== DATASET RECORDS ==

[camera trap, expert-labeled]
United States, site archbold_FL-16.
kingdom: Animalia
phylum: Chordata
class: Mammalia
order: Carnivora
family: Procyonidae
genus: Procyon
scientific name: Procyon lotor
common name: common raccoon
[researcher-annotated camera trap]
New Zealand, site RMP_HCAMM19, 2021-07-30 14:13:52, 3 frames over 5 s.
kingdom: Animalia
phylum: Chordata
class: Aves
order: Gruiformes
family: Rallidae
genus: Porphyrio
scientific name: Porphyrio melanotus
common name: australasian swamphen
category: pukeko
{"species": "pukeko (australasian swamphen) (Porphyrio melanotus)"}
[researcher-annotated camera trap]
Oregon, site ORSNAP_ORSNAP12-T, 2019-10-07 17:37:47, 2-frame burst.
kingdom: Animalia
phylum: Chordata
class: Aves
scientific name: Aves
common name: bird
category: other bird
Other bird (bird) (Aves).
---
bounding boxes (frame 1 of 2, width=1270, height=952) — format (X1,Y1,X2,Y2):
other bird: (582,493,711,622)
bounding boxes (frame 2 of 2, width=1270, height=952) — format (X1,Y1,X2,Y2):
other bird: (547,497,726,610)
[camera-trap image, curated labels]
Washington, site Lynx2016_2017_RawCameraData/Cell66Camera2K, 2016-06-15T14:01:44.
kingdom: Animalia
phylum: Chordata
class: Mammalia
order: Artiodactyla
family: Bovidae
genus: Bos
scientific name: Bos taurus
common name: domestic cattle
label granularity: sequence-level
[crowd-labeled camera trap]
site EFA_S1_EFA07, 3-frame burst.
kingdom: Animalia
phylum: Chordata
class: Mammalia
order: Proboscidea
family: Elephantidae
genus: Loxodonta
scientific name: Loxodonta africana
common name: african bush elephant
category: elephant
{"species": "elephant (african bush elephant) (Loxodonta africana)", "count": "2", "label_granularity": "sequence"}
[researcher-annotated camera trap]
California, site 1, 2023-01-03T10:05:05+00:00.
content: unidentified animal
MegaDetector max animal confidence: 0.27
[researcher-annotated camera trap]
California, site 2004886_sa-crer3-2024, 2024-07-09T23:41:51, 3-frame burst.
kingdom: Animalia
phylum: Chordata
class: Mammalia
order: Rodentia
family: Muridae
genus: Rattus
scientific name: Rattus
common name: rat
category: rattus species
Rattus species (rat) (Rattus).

===

# PROBLEM TO SOLVE:
Every line of the records containing the word "sequence" must appear in the answer.

# OUTPUT OF THE EXERCISE:
label granularity: sequence-level
{"species": "elephant (african bush elephant) (Loxodonta africana)", "count": "2", "label_granularity": "sequence"}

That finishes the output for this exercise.